Halfway through the six-month nesting season, sea turtles on and around Gasparilla Island have made quick work of shattering a 25-year-old record.
The Coastal Wildlife Club volunteers reported finding 3,237 clutches through July 27 - or 91 nests more than the previous record laid in 1998 of 3,156.
That makes 2012 the most active for sea turtle nesting in Southwest Florida since monitoring began in 1988.
Coastal Wildlife Club volunteers excavate nests to determine how many hatchlings matriculated.
2012 bears an asterisk because the record number of sea turtle nests will mostly come up barren. Tropical Storm Debby swamped more than 90 percent of them laid before June 27 with nearly 10 inches of rain. Yet CWC monitors still harbor optimism.
"By about the second week of August, if the weather gods are good to us, we may see quite a few surprise nests from those that hatch at unmarked locations," said Wilma Katz of the CWC. "I hope there will be many that we cannot match with recorded false crawls or with nests laid just prior to Tropical Storm Debby. "
The CWC could not get into some zones for three days during the storm.
To volunteer for the CWC, contact Grace Harvey of Boca Grande at (941) 964-5642.
"The turtles probably continued nesting, and though some of those nests probably washed out, I'll bet a lot are still there," Katz said. "I sure hope so." ?
The Coastal Wildlife Club reported the Gasparilla Island nest count of 373 as of July 27 was 29.5 percent ahead of the 288 recorded the same time a year ago.
Sea turtle nesting also broke a 31-year record on beaches from Longboat Key through Venice, surpassing any annual count since 1991 - the first year of local nest monitoring by Mote Marine Laboratory.
So far this year, 2,324 loggerhead sea turtle nests and three of the rarer green sea turtle nests have been documented by Mote's Sea Turtle Patrol - a group of scientists, interns and more than 300 volunteers who monitor 35 miles of nesting beaches each day. The counts exceeded the previous record of 1,972 nests in 1995.

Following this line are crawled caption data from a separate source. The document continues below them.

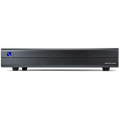 PS Audio Stellar S300 Stereo Power Amplifier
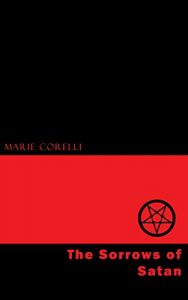 Descargar The Sorrows of Satan (English Edition) pdf, epub, ebook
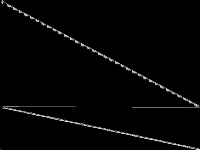 peg-solitaire-a3 raw, zeros are black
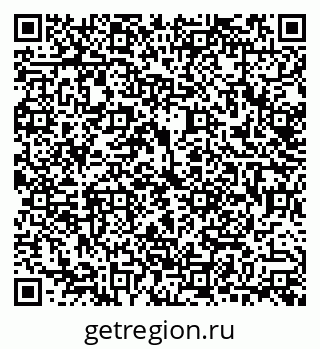 79292809929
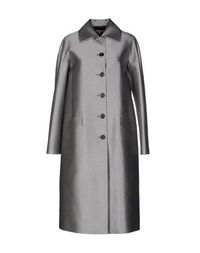 Легкое пальто Michael Kors Collection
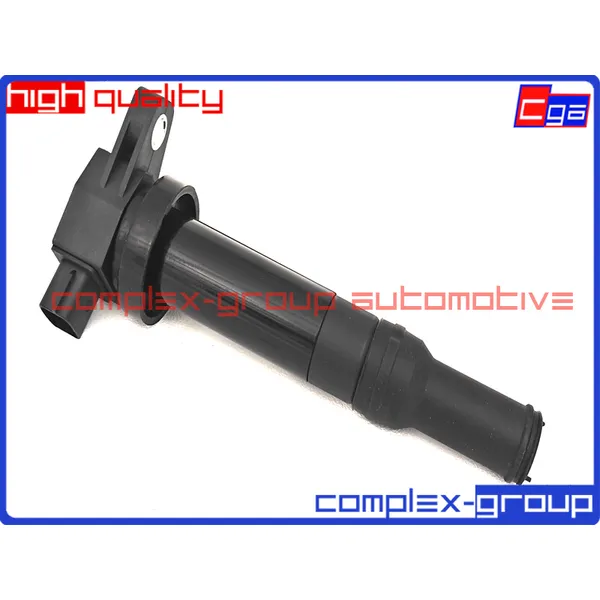 Катушка зажигания 273013E400 CGA 4CL0036RA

This year's high numbers are helping offset losses from Tropical Storm Debby, which destroyed an estimated 950 nests. The storm also destroyed many of Mote's basic supplies used to document, mark and protect nests on local beaches.
"Between responding to the storm and documenting this large number of nests, our staff has been working extra hours and we're running low on many important supplies, right when we need them most," said Tony Tucker, manager of Mote's Sea Turtle Conservation and Research Program.
Loggerhead nesting in Florida has gone through periods of increase and decrease lasting about a decade each - patterns that seem to be influenced by the North Atlantic oscillation, a naturally occurring climate phenomenon that causes broad-scale weather and ocean patterns in the North Atlantic.
To better understand and protect these ancient reptiles, Mote's Sea Turtle Conservation and Research Program has tagged more than 4,000 nesting sea turtles for identification, documented 1.5 million hatchlings' departure to begin their lives at sea and led numerous other long-term research projects.
Nesting season runs from May through August with most clutches laid in the first half of the season.
The CWC covers Gasparilla Island, Manasota Key and Little Gasparilla Island beaches where nesting is up 826 clutches and 29.5 percent from 2,411 a year ago to 3,237 through July 27. ?
About 3,000 people, mostly volunteers, monitor 800 miles of Florida's nesting beaches, including more than 140 volunteers covering sandy stretches from South Venice to the Boca Grande Pass. Nests incubate 45 to 60 days.
All sea turtle species are considered threatened or endangered under state and federal laws with green turtles particularly rare.
This is the second-straight season of elevated sea turtle nesting after nearly two decades of significant declines. The 2011 season was one of the best in the last 20 years falling 628 short of the record.
It's also the second straight season Mother Nature has issued devastating challenges to the sea turtles with TS Debby in 2012 following on the heels of the deadly January cold snap in 2011. Add in the 2010 BP Deepwater Horizon oil spill and sea turtles have taken it on the chin three consecutive years.